Some time ago I had a young manager come to my office to tell me about a serious personal situation that was going to affect her work. As she talked, tears started running down her cheeks. She expressed embarrassment; I reassured her. She apologized; I again reassured her. She then carried on as though nothing was happening. I thought she handled the situation maturely and professionally. It actually increased my already high opinion of her. She showed good composure in difficult circumstances.
Level 2 is more complicated because it’s hard to converse with someone who’s having difficulty speaking. If the employee is choked up and can’t talk, what you want to do is take the pressure off her. Don’t just sit and stare at her. It helps to talk while she tries to collect herself. One thing that has worked well for me is to tell a story that is relevant but not upsetting. There’s almost always something in my background as a manager that comes to mind. There’s something about chatting a bit without asking the employee any questions that gives her some space to get herself under control. At some point the employee will usually make a comment in response to some aspect of the story and if her voice is normal and unconstricted you know you’re out of the woods and can pick up where you left off.

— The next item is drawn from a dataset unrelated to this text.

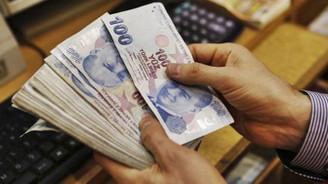 Nakdi kredilerde 4 ayda 113 milyar artış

I've only had employees reach Level 3 – outright sobbing – a few times and it was always about a personal issue as opposed to a performance issue. What I ended up doing was giving the employee a big hug, after getting her permission to do so, and that really seemed to help a lot. I realize this is probably contrary to what your HR director would advise, but in those instances it was clearly the right thing to do as a human being and as a manager and in each case it seemed to do the employee a world of good. A good hug is wonderful medicine and one of the nicest things people can do for each other. It’s a shame hugging has become so disfavored, which, of course is the result of some really lousy managers using hugging as an excuse for groping.
Whether it’s a good idea for you to give a crying employee a hug depends entirely on your ability to judge whether it will seem like a comfort or an imposition to the employee. If you’re not confident of your ability to make that judgment call, don’t do it. Plus, only do it if you are comfortable doing so, if hugging comes naturally to you. If you feel awkward giving a hug, your employee will definitely feel awkward getting it.
Well, that’s it for the “99 Tears” series of posts. One of my goals for this blog is to give new managers the kind of information I wish someone had given me years ago. I hope these tips prove useful for you (though not too often!).